The acoustic engineering underpinning the X-59's design is a specific application of the broader discipline of sonic boom minimization theory, whose formal foundations were laid by Robert T. Jones at NASA Ames and extended by George Haglund and colleagues in the 1970s and 1980s. The key insight -- that a slender, smoothly tapered body with carefully managed area distribution can enforce temporal separation of the shockwave system -- became computationally tractable only with the advent of modern CFD codes capable of resolving the near-field pressure signature across hundreds of design iterations. The X-59's 9.1-meter forward fuselage, combined with a lower-surface geometry optimized using Lockheed Martin's internal adjoint-gradient shape optimization toolchain, produces what engineers call an 'N-wave modified' pressure signature: instead of the classic two-peak N-wave of the Concorde boom, the far-field waveform exhibits multiple low-amplitude oscillations that the human auditory system integrates as a series of soft thumps rather than a single percussive event.

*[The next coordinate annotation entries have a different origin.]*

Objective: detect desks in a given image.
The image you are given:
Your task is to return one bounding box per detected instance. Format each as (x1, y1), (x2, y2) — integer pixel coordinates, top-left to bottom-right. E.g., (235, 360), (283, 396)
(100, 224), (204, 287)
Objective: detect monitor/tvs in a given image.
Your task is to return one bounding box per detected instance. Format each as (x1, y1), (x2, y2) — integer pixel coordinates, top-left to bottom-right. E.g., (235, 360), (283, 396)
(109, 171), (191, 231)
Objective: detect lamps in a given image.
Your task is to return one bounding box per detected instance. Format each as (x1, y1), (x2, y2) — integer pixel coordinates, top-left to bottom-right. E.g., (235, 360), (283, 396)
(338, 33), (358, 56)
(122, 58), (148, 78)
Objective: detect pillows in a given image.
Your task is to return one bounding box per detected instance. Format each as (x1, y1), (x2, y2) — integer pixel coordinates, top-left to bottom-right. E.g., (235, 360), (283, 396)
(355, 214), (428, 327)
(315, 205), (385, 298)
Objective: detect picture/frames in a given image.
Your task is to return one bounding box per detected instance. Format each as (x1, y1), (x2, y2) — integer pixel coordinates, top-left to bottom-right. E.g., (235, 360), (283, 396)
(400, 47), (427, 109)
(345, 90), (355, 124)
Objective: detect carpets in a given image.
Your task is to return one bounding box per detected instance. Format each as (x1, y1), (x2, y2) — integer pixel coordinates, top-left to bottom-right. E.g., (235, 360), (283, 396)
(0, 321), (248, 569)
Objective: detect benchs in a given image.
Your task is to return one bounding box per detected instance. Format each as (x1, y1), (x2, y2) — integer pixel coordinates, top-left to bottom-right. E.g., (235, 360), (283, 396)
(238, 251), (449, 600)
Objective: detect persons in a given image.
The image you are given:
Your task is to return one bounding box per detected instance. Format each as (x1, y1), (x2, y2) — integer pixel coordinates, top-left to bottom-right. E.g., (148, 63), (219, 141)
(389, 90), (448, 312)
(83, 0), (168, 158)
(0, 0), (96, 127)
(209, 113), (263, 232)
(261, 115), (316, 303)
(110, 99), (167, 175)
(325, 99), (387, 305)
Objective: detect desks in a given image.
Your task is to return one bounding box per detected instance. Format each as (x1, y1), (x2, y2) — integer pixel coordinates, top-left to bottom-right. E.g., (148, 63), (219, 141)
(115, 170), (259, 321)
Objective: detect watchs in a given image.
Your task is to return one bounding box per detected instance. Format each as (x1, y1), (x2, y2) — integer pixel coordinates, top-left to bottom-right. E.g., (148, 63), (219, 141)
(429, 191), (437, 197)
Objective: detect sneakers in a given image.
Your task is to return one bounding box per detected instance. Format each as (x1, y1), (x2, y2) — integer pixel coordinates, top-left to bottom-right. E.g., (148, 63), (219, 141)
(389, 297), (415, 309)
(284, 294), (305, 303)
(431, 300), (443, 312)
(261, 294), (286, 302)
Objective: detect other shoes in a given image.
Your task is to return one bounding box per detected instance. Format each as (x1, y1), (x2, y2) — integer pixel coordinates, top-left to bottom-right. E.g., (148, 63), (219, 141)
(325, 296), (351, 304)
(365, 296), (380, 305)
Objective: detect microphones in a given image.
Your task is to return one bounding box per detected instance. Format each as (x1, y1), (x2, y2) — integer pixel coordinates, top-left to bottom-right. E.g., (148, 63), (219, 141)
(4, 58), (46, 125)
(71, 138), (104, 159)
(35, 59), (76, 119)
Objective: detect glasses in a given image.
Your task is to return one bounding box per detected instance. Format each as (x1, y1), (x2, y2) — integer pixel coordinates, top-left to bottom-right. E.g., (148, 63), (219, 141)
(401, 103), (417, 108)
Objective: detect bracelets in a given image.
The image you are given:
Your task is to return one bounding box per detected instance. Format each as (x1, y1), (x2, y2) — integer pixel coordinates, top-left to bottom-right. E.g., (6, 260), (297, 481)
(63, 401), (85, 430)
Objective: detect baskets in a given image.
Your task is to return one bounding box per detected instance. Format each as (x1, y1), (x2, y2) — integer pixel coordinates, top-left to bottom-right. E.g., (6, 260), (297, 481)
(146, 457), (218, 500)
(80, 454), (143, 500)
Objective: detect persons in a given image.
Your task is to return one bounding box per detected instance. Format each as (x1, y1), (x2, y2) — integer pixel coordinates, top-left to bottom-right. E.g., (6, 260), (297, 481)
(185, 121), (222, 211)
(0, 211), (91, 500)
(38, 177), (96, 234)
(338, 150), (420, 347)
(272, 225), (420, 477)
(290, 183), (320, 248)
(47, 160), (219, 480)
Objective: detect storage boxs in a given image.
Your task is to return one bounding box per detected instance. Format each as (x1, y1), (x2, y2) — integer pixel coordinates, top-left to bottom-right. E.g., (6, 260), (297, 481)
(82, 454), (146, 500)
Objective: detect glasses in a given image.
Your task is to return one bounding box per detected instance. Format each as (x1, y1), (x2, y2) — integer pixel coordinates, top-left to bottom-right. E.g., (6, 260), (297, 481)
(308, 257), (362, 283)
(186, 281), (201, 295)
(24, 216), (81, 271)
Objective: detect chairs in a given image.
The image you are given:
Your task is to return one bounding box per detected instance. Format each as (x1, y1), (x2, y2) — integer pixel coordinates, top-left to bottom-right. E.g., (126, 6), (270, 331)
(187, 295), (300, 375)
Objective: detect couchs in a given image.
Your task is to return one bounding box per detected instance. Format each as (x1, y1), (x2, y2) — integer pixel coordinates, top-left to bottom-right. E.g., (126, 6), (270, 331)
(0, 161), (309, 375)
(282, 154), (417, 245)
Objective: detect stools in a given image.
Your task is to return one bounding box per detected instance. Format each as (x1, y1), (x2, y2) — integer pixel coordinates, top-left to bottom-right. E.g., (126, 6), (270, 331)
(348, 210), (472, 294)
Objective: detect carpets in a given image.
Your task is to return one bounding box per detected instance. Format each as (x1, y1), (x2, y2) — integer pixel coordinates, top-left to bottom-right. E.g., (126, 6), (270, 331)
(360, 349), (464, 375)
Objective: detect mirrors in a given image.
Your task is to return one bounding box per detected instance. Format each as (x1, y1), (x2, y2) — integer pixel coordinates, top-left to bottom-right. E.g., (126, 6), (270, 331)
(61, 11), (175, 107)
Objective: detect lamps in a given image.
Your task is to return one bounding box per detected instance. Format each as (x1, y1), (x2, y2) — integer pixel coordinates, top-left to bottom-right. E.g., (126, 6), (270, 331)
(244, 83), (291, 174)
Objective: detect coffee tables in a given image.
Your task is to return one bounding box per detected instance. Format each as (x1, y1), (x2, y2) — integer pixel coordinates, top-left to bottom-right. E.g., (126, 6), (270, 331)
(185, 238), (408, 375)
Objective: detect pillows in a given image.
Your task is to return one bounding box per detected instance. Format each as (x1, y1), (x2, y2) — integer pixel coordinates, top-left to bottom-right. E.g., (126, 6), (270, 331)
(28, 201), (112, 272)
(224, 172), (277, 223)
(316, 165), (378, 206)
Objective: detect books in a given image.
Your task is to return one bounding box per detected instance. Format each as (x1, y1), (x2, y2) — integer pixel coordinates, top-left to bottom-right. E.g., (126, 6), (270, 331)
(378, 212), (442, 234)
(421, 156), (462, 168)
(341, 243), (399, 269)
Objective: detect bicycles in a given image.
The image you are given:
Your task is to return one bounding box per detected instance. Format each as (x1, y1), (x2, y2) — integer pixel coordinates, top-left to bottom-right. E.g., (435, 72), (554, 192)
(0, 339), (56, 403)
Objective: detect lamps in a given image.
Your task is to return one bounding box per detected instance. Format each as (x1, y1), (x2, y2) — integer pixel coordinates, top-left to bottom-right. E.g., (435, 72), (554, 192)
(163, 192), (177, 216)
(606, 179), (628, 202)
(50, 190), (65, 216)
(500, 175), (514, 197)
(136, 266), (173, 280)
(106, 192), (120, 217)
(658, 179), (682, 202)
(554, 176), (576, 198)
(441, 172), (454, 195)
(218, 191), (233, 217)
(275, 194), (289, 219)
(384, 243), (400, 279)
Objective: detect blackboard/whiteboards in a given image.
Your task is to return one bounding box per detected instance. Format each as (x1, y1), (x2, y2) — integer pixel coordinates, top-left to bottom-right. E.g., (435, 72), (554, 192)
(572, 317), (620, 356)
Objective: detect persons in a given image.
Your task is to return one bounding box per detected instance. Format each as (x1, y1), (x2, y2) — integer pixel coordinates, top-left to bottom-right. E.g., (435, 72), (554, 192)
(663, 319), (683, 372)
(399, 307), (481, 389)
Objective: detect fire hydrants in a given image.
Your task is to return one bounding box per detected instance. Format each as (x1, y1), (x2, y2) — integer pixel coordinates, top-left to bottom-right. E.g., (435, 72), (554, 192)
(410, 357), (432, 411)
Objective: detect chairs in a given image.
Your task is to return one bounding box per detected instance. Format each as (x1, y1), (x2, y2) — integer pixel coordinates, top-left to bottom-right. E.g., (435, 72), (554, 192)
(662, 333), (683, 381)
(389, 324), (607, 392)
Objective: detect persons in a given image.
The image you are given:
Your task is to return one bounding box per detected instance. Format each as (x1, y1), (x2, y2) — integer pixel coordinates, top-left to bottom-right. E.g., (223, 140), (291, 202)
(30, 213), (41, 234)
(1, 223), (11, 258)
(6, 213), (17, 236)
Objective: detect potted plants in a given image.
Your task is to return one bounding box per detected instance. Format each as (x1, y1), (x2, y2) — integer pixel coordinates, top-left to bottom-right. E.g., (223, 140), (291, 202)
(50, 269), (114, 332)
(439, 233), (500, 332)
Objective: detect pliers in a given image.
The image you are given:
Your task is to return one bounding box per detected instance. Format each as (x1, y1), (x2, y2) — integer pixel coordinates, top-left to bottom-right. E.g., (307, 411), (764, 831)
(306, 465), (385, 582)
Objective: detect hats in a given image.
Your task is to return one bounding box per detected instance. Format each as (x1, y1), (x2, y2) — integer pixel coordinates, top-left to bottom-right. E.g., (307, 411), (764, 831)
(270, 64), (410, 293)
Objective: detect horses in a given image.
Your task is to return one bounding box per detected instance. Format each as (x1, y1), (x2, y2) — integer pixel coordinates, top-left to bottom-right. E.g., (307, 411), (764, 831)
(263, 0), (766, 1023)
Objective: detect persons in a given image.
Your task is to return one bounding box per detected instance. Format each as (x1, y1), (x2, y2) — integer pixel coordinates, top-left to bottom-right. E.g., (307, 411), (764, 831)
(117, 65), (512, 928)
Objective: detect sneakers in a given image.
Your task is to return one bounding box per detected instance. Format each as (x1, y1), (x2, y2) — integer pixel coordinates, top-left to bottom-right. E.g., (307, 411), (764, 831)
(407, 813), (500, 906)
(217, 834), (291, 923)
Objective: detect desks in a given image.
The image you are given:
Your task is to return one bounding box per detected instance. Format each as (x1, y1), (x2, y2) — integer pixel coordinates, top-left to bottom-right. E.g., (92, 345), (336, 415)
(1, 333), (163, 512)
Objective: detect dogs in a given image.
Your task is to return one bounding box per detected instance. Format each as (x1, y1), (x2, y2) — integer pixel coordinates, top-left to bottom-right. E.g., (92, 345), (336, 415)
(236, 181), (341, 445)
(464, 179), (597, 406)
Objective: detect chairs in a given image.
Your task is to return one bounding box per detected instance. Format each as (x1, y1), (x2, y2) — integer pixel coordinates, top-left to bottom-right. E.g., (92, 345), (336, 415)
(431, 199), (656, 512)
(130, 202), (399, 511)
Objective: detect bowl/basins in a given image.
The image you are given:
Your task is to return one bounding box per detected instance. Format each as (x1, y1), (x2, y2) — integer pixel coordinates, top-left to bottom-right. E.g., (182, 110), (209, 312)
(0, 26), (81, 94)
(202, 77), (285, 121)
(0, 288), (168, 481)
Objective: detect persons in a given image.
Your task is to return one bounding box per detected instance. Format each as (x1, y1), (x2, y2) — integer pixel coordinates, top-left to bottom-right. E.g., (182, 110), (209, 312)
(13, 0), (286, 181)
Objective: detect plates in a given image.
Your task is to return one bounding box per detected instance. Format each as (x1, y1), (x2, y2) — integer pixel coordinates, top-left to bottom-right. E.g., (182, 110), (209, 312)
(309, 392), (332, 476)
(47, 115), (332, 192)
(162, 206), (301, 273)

The program's regulatory endgame operates on a timeline calibrated to the development cycles of three private-sector supersonic ventures -- Boom Supersonic's Overture, Aerion's AS3 (whose development resumed after a 2021 Chapter 11 filing), and Spike Aerospace's S-512 -- all of which have designed around an anticipated FAA Part 91 and Part 121 amendment that would conditionally lift the 14 CFR 91.817 prohibition on civil supersonic flight over land. The current prohibition is acoustically, not technically, motivated: it was written around the operational Concorde boom signature and has never been formally benchmarked against quieter alternatives. If the X-59 community-response surveys, analyzed using the Composite Noise Rating framework and the Day-Night Average Sound Level metric, confirm that the 75 EPNdB signature falls below the threshold of widespread community annoyance, the FAA has indicated it would open a notice-and-comment rulemaking within twelve to eighteen months. The commercial implications for transatlantic and transpacific routes -- where overland legs currently force supersonic aircraft to decelerate to subsonic speeds over populated territory, nullifying much of the journey-time advantage -- are potentially transformative.